En estas fiestas de diciembre, comienza todo a moverse por dentro, las emociones, los recuerdos, las ausencias y las presencias, solemos escuchar un mismo mensaje por todos lados: Para cerrar el año hay que perdonar.

Navidad y Año Nuevo llegan envueltos en esta idea casi obligatoria, de que la única manera de empezar de cero es limpiando el corazón a través del perdón, pero no necesariamente es así.

Durante años nos han repetido la misma frase, casi como un mandamiento emocional, para estar en paz tienes que perdonar.

Lo escuchamos en terapias, en libros de autoayuda, en conversaciones bien intencionadas. Y aunque este mensaje tiene valor para muchas personas también puede convertirse en una presión silenciosa, una exigencia que lastima más de lo que libera.

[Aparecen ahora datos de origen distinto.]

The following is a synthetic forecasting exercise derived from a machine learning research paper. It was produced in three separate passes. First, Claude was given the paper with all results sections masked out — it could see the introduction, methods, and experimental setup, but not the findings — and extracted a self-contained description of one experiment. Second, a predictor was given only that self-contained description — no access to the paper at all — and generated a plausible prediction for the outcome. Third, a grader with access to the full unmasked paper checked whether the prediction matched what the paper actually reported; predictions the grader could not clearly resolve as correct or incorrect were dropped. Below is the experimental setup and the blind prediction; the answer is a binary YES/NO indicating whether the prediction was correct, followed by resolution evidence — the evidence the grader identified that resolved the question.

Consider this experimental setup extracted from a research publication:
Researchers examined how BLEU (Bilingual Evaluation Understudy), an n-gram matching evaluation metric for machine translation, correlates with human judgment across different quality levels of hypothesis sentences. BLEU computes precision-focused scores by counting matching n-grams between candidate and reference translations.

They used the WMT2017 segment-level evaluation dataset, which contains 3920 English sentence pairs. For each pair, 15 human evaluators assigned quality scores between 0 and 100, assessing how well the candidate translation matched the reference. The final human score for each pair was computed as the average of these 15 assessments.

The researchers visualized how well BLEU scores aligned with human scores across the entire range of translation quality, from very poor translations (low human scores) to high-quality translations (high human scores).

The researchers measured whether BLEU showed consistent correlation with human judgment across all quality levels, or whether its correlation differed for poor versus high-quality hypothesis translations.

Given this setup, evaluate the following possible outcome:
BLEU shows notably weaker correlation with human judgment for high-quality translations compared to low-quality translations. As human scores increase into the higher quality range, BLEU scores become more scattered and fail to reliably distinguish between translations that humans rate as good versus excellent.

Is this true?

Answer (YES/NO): YES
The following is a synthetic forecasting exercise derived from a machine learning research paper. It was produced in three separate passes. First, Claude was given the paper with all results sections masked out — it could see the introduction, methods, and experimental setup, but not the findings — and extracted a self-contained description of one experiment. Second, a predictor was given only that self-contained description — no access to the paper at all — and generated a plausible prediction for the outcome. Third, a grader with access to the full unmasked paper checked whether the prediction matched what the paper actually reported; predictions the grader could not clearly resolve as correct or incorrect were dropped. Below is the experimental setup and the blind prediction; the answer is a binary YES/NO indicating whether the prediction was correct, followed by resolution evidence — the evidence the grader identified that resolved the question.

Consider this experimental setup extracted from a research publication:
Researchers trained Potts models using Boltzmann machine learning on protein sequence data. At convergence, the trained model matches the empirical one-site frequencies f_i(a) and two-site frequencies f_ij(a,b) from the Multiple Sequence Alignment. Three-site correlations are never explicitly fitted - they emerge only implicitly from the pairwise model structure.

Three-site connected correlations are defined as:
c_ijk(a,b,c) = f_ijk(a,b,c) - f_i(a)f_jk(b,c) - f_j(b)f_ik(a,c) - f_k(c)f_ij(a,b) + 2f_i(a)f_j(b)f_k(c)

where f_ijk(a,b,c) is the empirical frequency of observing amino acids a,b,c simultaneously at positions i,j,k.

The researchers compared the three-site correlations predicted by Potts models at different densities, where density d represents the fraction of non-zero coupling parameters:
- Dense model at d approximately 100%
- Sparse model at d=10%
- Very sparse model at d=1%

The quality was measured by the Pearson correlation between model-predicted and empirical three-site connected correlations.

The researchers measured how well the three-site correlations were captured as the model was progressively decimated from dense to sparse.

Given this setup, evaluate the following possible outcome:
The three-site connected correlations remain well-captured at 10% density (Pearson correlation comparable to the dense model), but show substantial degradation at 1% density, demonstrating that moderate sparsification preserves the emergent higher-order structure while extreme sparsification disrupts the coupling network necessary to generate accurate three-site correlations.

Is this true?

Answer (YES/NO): NO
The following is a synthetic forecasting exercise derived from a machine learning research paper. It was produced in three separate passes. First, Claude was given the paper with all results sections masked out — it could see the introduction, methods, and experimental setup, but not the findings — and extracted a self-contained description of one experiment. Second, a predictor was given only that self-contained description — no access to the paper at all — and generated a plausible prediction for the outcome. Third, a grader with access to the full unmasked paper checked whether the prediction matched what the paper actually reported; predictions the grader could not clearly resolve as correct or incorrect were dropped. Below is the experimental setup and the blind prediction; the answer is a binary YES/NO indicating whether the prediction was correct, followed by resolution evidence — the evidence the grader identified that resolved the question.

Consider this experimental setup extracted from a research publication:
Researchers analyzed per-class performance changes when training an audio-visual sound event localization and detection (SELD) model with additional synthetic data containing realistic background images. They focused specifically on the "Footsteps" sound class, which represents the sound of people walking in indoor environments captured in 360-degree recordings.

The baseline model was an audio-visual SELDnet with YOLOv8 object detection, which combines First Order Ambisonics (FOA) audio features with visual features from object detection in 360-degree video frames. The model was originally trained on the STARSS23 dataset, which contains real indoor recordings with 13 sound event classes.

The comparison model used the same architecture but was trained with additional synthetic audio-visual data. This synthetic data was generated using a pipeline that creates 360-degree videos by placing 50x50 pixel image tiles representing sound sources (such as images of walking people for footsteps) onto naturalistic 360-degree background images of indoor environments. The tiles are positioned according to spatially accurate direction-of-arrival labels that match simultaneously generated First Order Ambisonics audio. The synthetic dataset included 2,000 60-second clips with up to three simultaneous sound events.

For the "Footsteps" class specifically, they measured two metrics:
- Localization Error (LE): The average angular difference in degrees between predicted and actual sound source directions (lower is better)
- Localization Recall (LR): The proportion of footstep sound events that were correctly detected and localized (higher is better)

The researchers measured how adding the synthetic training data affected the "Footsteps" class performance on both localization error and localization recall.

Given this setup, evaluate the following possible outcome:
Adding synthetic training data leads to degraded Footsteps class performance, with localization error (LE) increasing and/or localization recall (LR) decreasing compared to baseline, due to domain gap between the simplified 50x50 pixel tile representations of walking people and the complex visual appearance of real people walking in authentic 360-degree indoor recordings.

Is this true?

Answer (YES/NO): YES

Porque perdonar no siempre es natural, no siempre es justo, no siempre es lo que el corazón necesita, hay heridas que, aunque sanan, dejan cicatrices profundas y hay procesos internos que no exigen un... te perdono. A veces basta con comprender lo ocurrido, tomar lo que aprendimos, cerrar el capítulo y seguir nuestra vida sin cargar con el rencor, y también sin forzarnos a otorgar un perdón que no sentimos.

No perdonar no significa vivir en discordia, tampoco implica quedarse atrapados en el resentimiento, a veces es todo lo contrario es honrar nuestros límites, es reconocer que ciertas acciones cruzaron líneas que no queremos normalizar, es ejercer la soberanía que tenemos sobre nuestra mente, nuestro cuerpo emocional y nuestra dignidad.

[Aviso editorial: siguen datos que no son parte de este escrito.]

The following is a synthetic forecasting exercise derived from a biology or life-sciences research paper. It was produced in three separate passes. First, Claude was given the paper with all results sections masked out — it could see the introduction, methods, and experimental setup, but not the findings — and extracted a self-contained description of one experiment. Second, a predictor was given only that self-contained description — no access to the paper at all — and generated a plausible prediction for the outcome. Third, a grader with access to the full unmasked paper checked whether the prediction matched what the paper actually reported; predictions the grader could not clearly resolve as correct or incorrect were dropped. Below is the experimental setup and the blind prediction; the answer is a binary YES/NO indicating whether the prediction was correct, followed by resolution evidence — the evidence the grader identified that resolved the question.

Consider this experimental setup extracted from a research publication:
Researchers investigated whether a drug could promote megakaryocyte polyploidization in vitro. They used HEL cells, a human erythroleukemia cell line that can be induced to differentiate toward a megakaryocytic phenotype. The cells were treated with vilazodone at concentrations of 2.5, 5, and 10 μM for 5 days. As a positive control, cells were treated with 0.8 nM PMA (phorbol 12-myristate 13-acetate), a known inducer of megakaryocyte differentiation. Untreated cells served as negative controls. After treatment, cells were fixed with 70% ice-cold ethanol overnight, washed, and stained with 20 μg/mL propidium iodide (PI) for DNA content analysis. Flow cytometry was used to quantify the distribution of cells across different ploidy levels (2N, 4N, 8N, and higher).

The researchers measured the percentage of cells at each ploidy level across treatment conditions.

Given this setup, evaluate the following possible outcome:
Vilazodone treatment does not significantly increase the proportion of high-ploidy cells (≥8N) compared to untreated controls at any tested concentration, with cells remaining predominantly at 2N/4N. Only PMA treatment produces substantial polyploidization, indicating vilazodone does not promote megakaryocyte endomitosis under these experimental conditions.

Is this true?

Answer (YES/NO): NO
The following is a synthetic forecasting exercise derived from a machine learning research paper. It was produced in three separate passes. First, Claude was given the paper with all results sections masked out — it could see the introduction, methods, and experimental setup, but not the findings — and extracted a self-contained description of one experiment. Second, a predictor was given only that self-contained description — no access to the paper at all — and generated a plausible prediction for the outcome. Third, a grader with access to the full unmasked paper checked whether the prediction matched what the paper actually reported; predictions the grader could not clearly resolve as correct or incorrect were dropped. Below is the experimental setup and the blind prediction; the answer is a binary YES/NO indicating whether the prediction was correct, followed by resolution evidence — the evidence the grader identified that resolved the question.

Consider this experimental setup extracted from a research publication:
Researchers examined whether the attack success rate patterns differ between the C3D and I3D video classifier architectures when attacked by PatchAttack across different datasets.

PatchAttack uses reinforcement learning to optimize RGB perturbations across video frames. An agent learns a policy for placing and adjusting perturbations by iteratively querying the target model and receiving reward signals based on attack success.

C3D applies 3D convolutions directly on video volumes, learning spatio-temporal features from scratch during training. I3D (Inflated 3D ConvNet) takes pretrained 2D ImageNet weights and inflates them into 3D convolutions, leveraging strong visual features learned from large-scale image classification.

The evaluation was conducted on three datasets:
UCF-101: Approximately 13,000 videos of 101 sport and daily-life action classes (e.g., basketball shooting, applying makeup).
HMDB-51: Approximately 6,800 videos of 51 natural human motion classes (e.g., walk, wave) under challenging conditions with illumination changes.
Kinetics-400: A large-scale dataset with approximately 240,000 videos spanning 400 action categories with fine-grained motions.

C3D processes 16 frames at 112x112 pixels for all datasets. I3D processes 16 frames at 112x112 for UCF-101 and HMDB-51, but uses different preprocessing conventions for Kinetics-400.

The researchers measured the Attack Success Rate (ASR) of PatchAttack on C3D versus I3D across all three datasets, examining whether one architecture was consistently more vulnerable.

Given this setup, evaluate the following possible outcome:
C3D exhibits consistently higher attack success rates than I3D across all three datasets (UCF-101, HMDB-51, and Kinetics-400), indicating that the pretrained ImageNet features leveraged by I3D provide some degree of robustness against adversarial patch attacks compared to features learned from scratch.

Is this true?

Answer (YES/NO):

Hay momentos en que decir no quiero perdonar es un acto de profundo amor propio porque obliga a mirar de frente lo que nos lastimó, a poner un alto, a protegernos porque valida nuestra verdad sin pedir la opinión de nadie. Perdonar puede ser un camino, pero no es el único, la paz interior no siempre nace del perdón, a veces nace del respeto, respeto a lo que sentimos, a lo que no estamos listos para hacer o a lo que simplemente no deseamos conceder y eso también es libertad, sanación y es amor propio.

Y, por supuesto, habrá quienes no coincidan con esta mirada y está bien.

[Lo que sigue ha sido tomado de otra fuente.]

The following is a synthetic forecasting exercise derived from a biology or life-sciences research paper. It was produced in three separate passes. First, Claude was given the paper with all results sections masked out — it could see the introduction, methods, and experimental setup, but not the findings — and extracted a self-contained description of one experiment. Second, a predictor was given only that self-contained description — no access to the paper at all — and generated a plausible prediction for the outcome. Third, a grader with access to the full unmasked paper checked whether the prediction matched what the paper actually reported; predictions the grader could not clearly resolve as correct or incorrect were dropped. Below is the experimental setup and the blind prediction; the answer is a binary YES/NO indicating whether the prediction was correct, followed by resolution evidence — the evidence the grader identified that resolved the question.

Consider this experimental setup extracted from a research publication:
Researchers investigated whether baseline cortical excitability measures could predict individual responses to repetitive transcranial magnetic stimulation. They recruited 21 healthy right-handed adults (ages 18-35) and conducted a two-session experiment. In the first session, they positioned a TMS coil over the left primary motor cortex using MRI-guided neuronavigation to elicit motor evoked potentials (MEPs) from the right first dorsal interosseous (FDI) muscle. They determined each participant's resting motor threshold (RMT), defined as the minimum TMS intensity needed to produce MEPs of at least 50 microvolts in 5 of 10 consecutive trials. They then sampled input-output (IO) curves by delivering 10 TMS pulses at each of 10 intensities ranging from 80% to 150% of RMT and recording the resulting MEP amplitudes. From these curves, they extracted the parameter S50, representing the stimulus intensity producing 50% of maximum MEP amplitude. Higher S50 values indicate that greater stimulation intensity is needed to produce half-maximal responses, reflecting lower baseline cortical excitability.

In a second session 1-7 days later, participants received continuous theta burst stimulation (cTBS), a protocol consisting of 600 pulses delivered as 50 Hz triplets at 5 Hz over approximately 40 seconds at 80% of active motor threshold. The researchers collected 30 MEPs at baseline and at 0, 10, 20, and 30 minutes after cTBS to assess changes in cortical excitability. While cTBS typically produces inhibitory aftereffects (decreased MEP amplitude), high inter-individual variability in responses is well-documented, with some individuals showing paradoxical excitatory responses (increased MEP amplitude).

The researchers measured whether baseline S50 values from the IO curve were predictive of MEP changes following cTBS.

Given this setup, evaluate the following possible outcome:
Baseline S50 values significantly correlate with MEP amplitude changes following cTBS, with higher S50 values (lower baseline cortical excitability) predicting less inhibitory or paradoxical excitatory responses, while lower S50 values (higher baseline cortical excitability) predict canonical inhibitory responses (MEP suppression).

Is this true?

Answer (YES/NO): YES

Desde mi punto de vista, siempre respetaré la forma en que cada persona transita su propio camino. No escribo para imponer una verdad, sino para ofrecer una reflexión distinta. No escribo para convencer, sino para invitar a mirar con más conciencia aquello que repetimos sin cuestionarlo, a veces por costumbre o tradición seguimos ideas que hemos escuchado toda la vida sin detenernos a sentir si realmente resuenan con lo que somos hoy.

No hay que ceder a lo que sentimos por una expectativa social

Con cariño: Marcela.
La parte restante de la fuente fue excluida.